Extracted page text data

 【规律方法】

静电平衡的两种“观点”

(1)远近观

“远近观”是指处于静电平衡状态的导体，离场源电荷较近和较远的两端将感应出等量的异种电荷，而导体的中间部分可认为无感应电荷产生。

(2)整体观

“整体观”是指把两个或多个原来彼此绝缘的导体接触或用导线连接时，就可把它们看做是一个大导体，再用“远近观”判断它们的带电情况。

§ Exercise brief:
Give all of the entries again, exactly.

§ Task response:
 【规律方法】

静电平衡的两种“观点”

(1)远近观

“远近观”是指处于静电平衡状态的导体，离场源电荷较近和较远的两端将感应出等量的异种电荷，而导体的中间部分可认为无感应电荷产生。

(2)整体观

“整体观”是指把两个或多个原来彼此绝缘的导体接触或用导线连接时，就可把它们看做是一个大导体，再用“远近观”判断它们的带电情况。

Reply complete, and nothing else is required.